TASK TO CARRY OUT: Count the lines of the data below that contain the word "other". Reply with the number alone.

---------------

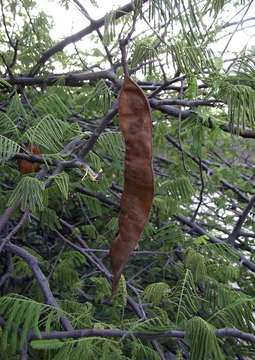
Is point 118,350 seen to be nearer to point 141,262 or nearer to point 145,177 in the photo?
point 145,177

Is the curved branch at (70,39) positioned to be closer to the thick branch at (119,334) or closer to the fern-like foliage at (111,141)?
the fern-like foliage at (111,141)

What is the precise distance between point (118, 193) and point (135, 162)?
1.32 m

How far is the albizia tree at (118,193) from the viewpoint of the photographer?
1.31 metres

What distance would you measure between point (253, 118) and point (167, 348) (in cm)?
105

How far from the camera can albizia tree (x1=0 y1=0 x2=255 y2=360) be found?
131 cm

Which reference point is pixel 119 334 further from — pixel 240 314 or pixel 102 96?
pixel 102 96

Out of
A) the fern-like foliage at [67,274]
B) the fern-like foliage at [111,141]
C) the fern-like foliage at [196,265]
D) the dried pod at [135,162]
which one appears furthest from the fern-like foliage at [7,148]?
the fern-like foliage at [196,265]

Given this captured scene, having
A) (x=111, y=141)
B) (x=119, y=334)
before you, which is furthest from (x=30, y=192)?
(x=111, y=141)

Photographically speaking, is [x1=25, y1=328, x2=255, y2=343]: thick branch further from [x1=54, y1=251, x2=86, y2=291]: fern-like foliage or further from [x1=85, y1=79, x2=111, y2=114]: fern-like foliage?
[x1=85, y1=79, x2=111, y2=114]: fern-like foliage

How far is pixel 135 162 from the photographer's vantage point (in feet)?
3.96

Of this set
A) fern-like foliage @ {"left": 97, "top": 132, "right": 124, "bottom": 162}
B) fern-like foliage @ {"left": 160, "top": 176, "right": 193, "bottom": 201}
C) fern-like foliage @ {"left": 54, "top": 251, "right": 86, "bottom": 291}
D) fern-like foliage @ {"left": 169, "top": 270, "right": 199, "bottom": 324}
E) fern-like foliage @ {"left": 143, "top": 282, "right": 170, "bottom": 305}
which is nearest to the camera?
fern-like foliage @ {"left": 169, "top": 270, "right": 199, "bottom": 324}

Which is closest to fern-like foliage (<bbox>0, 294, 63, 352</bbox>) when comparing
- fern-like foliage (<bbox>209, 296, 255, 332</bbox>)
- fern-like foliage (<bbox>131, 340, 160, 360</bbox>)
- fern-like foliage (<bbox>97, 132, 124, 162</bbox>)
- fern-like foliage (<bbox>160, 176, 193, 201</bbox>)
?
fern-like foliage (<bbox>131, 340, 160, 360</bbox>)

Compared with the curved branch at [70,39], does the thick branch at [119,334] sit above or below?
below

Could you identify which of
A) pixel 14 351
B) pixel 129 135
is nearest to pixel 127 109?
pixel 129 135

---------------

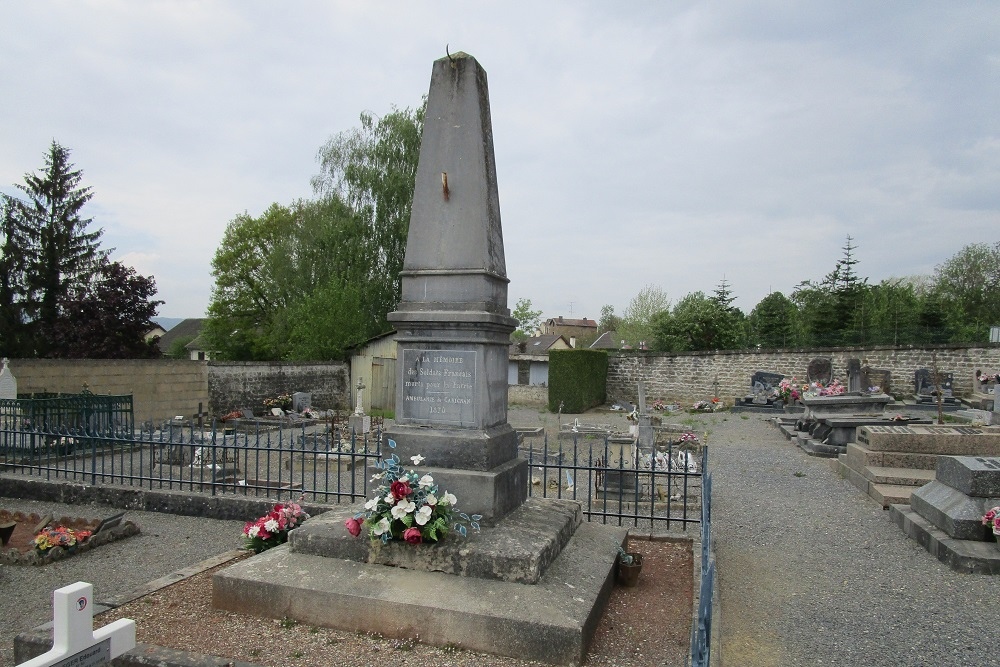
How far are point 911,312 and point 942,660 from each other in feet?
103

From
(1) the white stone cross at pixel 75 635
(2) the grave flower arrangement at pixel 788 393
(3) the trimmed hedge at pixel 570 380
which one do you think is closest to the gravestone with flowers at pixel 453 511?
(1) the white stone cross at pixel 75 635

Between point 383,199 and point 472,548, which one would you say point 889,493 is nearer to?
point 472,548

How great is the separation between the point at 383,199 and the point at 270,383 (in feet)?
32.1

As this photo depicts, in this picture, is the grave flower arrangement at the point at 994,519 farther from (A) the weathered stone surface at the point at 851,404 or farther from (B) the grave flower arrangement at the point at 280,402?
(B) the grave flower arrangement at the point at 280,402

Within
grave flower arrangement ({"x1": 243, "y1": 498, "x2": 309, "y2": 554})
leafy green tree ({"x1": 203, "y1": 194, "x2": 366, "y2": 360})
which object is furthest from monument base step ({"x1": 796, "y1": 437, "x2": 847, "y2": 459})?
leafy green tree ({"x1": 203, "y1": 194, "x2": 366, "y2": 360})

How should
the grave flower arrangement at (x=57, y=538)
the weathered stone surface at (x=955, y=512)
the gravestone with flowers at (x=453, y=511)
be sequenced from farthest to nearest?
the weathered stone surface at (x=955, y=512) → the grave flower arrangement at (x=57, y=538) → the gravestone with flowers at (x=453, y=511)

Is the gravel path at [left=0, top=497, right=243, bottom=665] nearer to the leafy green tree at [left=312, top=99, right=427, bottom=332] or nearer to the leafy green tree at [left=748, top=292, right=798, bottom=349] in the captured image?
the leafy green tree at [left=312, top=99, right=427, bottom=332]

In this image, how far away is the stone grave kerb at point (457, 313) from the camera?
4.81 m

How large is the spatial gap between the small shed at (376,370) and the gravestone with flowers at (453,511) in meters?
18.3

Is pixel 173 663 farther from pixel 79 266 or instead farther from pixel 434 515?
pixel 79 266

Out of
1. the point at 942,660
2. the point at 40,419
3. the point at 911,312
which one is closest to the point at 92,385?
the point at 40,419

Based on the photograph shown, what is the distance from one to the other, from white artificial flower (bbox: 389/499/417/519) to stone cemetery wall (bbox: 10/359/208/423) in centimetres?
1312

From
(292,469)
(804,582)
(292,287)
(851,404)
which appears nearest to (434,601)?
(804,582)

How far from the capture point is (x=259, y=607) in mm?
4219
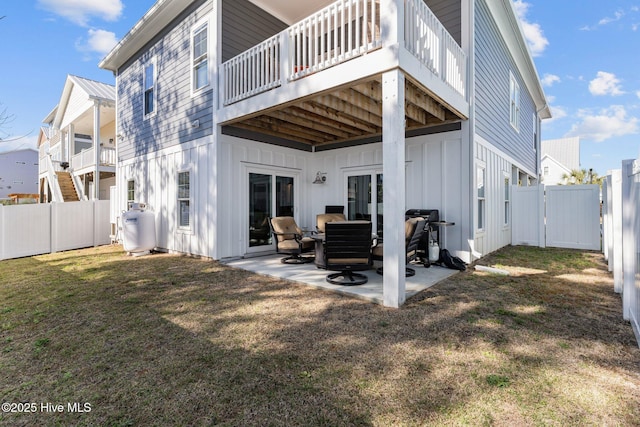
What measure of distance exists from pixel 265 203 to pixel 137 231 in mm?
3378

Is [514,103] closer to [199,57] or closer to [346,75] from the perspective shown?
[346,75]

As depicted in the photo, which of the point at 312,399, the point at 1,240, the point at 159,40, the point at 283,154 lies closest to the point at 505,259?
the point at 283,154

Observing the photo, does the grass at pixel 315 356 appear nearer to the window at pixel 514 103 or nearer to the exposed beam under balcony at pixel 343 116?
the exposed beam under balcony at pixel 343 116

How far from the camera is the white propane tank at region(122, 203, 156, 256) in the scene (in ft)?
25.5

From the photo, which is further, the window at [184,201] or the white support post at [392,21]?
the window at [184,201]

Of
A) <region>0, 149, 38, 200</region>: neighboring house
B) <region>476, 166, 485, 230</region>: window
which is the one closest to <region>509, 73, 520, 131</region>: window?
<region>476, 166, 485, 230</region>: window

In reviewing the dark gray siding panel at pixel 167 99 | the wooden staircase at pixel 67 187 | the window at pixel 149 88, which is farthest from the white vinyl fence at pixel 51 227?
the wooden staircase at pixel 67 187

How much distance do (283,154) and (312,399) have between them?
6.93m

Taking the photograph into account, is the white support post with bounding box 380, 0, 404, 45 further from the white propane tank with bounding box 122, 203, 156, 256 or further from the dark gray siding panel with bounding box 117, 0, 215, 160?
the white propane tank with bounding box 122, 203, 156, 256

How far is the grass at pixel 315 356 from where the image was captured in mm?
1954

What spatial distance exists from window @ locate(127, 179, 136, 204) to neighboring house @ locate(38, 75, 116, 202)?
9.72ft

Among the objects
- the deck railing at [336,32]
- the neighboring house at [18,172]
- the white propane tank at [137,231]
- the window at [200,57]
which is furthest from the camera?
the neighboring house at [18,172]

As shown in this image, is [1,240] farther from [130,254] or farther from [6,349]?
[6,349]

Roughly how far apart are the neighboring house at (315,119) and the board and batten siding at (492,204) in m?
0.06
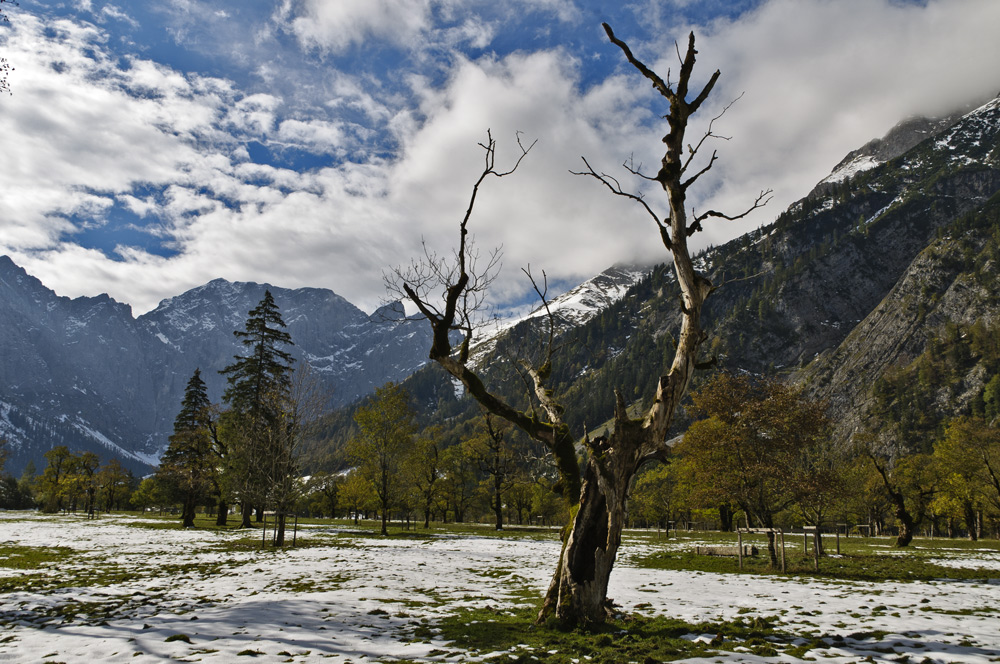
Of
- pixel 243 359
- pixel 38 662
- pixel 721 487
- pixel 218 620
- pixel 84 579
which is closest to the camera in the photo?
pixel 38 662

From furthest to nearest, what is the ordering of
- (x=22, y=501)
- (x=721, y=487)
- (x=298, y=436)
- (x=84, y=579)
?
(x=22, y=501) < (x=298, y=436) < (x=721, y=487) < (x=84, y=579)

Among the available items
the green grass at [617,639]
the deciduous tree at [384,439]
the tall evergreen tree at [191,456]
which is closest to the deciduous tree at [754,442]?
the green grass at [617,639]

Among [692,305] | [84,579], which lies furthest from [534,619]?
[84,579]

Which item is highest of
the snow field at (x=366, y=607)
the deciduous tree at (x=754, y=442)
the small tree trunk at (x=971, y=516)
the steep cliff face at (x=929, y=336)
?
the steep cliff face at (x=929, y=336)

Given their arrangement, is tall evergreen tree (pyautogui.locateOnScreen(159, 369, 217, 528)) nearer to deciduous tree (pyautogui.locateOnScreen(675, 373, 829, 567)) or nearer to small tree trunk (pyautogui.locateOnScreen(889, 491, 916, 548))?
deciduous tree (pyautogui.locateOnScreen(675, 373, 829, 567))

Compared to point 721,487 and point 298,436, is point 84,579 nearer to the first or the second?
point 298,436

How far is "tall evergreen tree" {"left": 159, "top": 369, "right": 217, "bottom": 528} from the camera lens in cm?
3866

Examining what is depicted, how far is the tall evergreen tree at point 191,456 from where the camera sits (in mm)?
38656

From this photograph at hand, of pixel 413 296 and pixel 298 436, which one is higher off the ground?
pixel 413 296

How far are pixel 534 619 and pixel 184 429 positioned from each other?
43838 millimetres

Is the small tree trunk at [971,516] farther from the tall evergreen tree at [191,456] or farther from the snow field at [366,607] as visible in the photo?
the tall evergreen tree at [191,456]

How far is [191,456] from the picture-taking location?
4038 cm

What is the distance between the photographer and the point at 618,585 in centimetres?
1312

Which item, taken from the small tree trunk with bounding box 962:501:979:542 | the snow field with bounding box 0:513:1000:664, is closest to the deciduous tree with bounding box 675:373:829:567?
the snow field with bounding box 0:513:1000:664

---------------

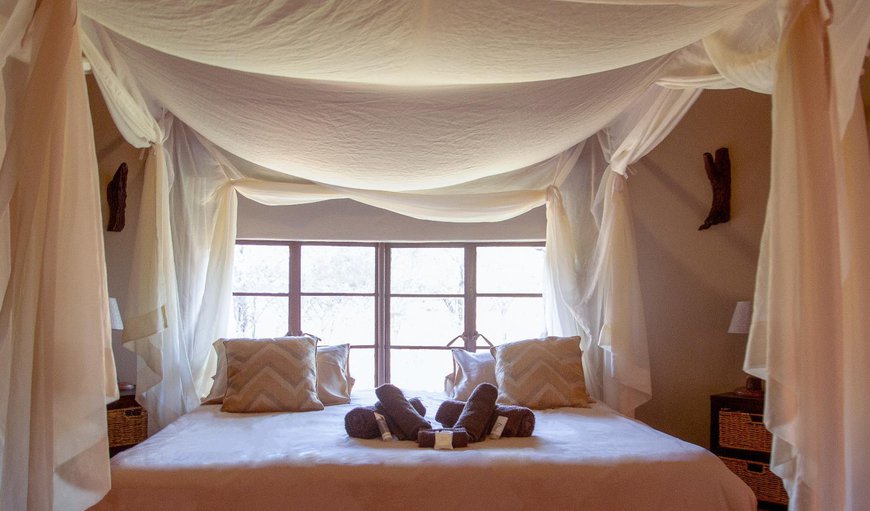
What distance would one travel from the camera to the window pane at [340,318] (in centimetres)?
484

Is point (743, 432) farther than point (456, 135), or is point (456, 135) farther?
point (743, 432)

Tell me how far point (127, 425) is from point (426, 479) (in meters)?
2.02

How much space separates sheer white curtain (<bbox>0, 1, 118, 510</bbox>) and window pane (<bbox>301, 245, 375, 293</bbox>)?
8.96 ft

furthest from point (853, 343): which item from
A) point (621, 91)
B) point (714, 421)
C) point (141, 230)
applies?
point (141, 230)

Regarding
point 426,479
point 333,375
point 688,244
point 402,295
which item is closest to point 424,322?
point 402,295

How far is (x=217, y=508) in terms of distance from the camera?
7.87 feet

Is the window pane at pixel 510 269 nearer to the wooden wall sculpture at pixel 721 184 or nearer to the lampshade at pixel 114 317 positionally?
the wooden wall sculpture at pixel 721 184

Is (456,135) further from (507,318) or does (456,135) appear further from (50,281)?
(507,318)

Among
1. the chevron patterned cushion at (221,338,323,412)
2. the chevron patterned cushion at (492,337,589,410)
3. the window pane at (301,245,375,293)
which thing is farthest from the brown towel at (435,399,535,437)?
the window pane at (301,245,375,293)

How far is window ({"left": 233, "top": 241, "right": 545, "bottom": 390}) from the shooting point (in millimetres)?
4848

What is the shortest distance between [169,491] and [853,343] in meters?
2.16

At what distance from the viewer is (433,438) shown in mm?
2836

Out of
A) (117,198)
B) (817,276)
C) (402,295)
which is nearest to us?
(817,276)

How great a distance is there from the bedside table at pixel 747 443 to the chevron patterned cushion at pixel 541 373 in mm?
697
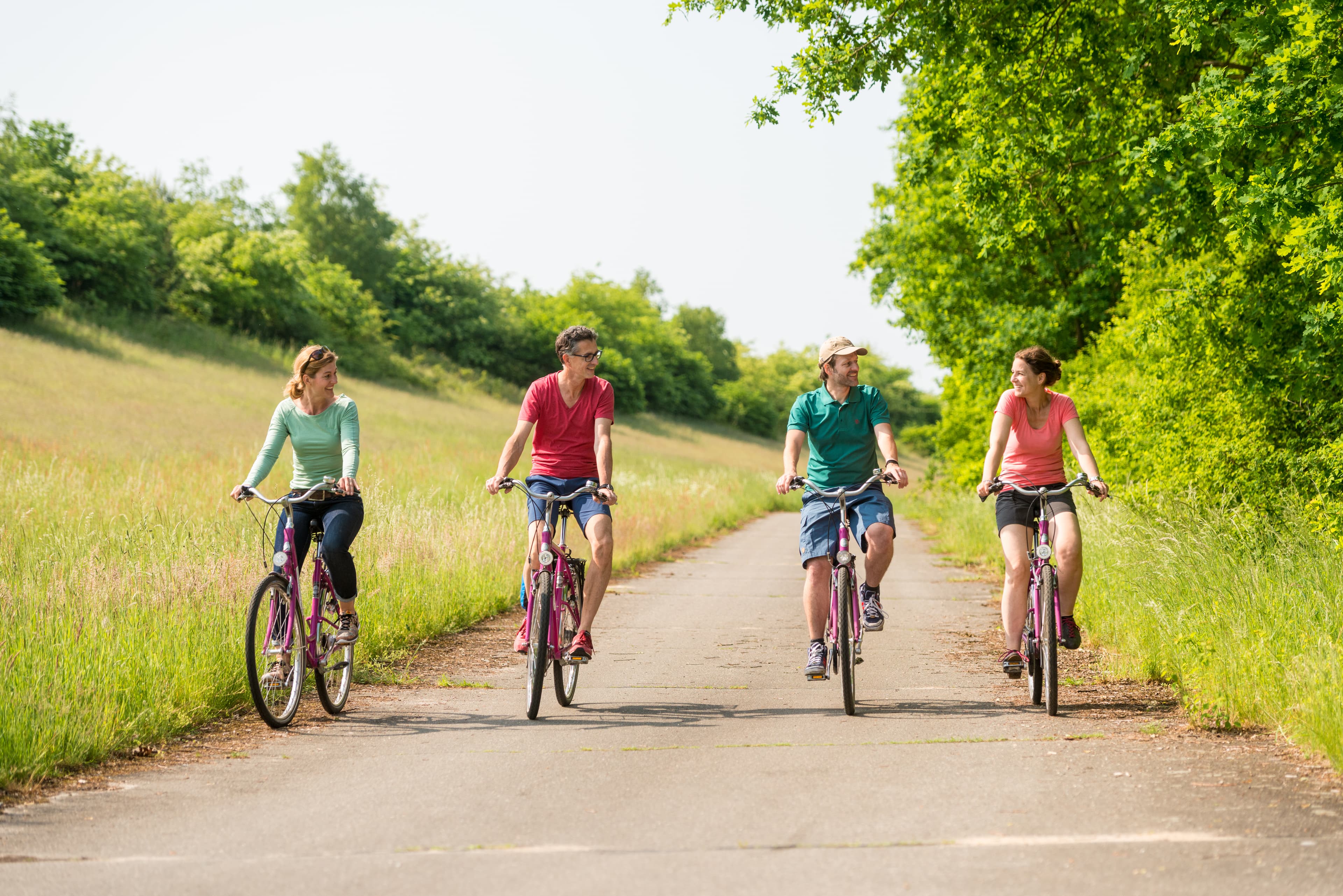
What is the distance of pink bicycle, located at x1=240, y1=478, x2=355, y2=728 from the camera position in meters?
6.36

---------------

THE RESULT: 3